## YOUR TASK
From the listing below, pick out and copy every line that contains the string "furthest".

## MATERIAL FOR THIS TASK
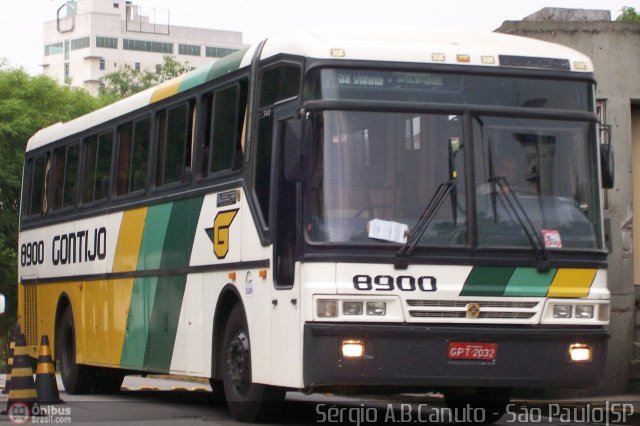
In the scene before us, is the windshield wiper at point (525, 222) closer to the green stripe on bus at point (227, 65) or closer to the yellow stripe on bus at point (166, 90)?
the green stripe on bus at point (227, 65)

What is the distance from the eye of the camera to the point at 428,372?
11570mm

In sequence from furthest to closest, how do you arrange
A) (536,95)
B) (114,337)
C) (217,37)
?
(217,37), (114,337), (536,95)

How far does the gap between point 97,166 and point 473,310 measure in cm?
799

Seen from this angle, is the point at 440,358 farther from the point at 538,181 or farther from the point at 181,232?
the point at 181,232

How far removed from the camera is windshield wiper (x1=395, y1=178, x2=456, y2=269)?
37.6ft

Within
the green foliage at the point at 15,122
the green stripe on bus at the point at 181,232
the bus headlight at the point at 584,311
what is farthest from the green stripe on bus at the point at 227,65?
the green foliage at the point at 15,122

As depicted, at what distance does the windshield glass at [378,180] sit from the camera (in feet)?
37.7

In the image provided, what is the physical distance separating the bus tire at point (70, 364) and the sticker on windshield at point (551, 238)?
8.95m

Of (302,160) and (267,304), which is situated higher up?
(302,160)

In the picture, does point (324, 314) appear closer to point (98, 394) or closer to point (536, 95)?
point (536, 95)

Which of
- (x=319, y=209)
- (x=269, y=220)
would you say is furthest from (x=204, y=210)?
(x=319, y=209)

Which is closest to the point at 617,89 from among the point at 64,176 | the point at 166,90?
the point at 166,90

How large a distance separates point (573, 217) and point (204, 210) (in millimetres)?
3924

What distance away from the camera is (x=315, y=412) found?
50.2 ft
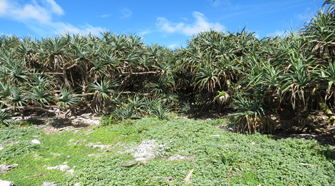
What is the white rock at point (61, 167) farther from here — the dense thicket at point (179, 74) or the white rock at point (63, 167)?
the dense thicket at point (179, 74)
==
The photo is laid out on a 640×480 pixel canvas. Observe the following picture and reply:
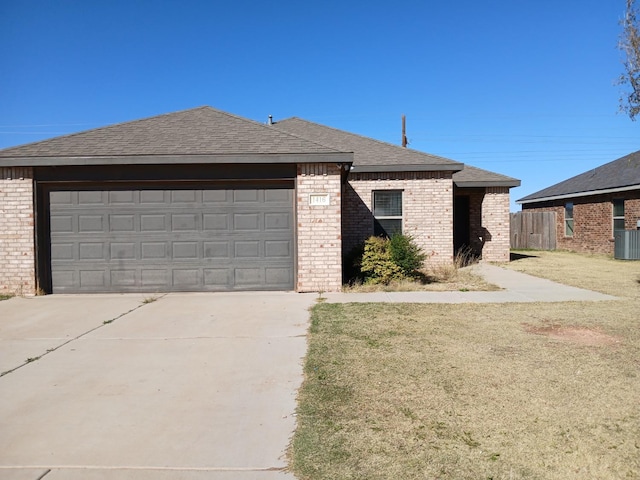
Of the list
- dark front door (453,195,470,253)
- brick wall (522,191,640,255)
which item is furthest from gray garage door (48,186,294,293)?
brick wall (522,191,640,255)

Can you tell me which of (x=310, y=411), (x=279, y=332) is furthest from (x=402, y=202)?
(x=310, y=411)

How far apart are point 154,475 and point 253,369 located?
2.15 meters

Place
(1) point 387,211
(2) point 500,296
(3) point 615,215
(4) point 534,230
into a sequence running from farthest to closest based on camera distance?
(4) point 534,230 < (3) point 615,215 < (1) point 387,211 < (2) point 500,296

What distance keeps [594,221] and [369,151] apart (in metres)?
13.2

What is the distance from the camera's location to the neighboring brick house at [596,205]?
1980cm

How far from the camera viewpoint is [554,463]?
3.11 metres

## SOLUTION TO THIS PROBLEM
In sequence from furthest to closest, how do you arrange
would you say is furthest from (x=204, y=210)?
which item is furthest from gray garage door (48,186,294,293)?
Can you tell me which of (x=310, y=411), (x=279, y=332) is furthest from (x=402, y=202)?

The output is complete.